Reading text Start Marker
You've said it yourself: "the big selling point was being faster."
And yes, there is obviously some marginal value for Google in simply making web experience as fast as possible because it keeps people using the web. But that extended web use is of no good to them if users are doing so at non-Google properties that don't see Google ads, so it seems implausible that control was not a key motivator.
Extended web use is often punctuated by google searches, even if a lot of the engagement happens on non-Google properties. If slowness causes people to get bored and go do something else, Google suffers.
Google considers itself the ultimate place for programming on Earth. The open Java reimplementation, the state of the art just-in-time compiler (I know the designer), and Octane and extension architecture were imho the main reason to take over the browser platform. Microsoft dominated PC programming. Google would dominate Internet programming. This is why they started the chrome team and de-funded Firefox.
disclaimer: ex-Googler 2013-2018
Many around these parts still believe this, and that Facebook is trying to connect everyone, and that Tesla wants to accelerate renewable energy. Such altruism!
This is not "surveillance capitalism". It is surveillance in guise of capitalism.
Their concern about losing the ability to "personalize" ads smacks of NSA/GCHQ concern that they can't reliably track X percent of the population (UBO/pihole/etc users). Sure, Google makes a ton of money from ads, but with their stranglehold on the search, mobile, navigation, and video markets, do they really need to make such a controversial change just to squeeze a few extra million a year out of Ads?
No. There's plenty of other ways to make money for their business, there aren't many other ways to remain in good standing with and funded by the surveillance state. There's something else at play here.
Google became 'evil' as soon as it realised that exploiting user data was the route to profit. We live in the information age - any for-profit business is going to pursue that which makes it the most profit.
Since most people are used to the idea of online services being 'free' - they got used to the relationship imbalance, and few companies ever really inform their users about exactly how much value their usage produces.
The surveillance aspect is definitely real - but I suspect it emerged over time as Google was forced to work with law enforcement, security services etc as its reach and power grew.
Nevertheless, they offer good products. I'm not sure the negativity is really warranted.
I've yet to hear about a case of anybody being hurt by Google collecting data to them and serving ads?
Can't you find them with Bing?
Give an example!
It's a problem if Google bans your account, and you built everything on your services. But that is not the same thing, and any other company banning you from doing business with them would also hurt.
FWIW, I find Firefox’s support for multiple profiles fine - it just requires the -P argument, which you can wrap up in a shortcut or launcher script. (On Windows, add -no-remote to force a new instance to launch). -P takes an optional profile name, so you can add it to your scripts to auto-launch a Firefox with a particular profile preloaded.
Sure, it could use a proper UI, but if enough people clamour for it I’m sure that can get added. The fundamental support for multiple profiles is quite good.
I agree with GP. Chrome profiles are what’s stopped me switching to FF.
I went deeply into trying to use containers as a profile replacement, replacing Chrome with the new Firefox beta for one month, and I can report that it is not the right direction to go in:
- New tabs do not inherit current container
- No way to make Ctrl-T do this by customization (I investigated extensions (can't remap Ctrl-T) and even system-wide Ctrl-T remapping with Karibiner; neither gives you what you want)
Reading text End Marker
The data Start Marker
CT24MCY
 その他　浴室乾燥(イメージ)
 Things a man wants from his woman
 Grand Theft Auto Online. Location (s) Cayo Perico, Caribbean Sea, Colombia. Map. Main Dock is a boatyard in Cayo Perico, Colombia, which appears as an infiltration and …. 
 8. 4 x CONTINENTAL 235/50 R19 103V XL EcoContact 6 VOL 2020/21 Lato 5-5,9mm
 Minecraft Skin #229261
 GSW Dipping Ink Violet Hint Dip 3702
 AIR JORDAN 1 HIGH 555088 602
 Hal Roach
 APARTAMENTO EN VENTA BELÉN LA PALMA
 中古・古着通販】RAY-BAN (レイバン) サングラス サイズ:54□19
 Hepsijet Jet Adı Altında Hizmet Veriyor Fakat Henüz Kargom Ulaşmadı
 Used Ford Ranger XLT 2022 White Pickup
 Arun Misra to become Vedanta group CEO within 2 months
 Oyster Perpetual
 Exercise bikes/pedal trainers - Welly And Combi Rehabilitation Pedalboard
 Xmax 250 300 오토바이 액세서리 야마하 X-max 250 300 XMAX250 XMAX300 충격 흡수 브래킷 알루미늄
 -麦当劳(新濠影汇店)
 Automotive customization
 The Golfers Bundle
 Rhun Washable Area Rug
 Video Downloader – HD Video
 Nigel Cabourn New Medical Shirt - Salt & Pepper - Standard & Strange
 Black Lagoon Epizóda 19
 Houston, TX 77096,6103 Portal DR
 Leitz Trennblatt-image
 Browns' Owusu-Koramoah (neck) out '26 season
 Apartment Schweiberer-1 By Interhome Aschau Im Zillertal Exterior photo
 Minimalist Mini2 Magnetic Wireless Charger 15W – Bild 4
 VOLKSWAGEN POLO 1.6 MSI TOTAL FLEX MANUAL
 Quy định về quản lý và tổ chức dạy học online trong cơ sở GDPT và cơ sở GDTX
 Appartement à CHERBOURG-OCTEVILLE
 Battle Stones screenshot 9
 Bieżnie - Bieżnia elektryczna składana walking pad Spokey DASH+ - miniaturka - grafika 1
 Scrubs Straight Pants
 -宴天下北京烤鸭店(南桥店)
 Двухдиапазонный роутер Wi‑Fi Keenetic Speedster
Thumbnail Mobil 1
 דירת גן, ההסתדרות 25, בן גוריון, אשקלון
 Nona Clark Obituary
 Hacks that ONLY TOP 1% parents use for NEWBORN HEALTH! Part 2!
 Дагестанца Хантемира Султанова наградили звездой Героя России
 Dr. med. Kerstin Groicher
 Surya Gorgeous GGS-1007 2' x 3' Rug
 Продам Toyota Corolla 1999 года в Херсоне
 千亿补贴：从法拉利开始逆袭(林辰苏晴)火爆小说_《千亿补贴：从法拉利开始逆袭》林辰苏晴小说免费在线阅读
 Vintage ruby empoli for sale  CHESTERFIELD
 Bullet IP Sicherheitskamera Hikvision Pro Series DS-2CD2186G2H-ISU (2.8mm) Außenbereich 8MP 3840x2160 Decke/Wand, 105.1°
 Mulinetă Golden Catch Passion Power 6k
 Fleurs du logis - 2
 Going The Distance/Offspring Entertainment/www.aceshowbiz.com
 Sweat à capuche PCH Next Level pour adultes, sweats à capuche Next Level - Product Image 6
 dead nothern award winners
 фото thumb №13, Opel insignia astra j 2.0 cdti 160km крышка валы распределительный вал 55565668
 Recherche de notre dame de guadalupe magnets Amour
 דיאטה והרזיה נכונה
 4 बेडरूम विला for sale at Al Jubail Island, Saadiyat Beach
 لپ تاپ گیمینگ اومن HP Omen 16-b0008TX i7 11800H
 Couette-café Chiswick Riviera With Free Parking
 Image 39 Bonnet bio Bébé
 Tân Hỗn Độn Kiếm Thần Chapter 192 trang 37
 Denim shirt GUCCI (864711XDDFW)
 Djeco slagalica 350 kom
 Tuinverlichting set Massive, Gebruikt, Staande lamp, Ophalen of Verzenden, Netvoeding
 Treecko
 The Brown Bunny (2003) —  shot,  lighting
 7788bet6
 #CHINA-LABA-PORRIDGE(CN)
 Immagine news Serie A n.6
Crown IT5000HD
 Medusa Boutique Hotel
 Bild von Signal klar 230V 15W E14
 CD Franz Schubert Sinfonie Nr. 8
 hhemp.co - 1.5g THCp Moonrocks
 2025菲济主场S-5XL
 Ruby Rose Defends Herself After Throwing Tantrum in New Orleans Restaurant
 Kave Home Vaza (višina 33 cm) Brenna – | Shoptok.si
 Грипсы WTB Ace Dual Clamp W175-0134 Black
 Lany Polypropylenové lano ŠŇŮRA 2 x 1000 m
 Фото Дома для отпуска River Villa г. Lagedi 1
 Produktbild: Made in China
The data End Marker
- **Exercise set**
1. Name every company the browser discussion mentions by name.
2. Say whether each statement agrees with the browser discussion, answering yes or no and quoting the words that decide it. (a) The Firefox -P argument requires a profile name. (b) One commenter gives the years 2013 to 2018 for having worked at Google. (c) The commenter who tried containers used the Firefox beta for one month.
3. Write out the stretch of the browser discussion from "Nevertheless, they offer" through "Give an example!".

- **Your written answers**
1. Google, Microsoft, Facebook, Tesla

2.
(a) No: "-P takes an optional profile name"
(b) Yes: "disclaimer: ex-Googler 2013-2018"
(c) Yes: "replacing Chrome with the new Firefox beta for one month"

3.
Nevertheless, they offer good products. I'm not sure the negativity is really warranted.
I've yet to hear about a case of anybody being hurt by Google collecting data to them and serving ads?
Can't you find them with Bing?
Give an example!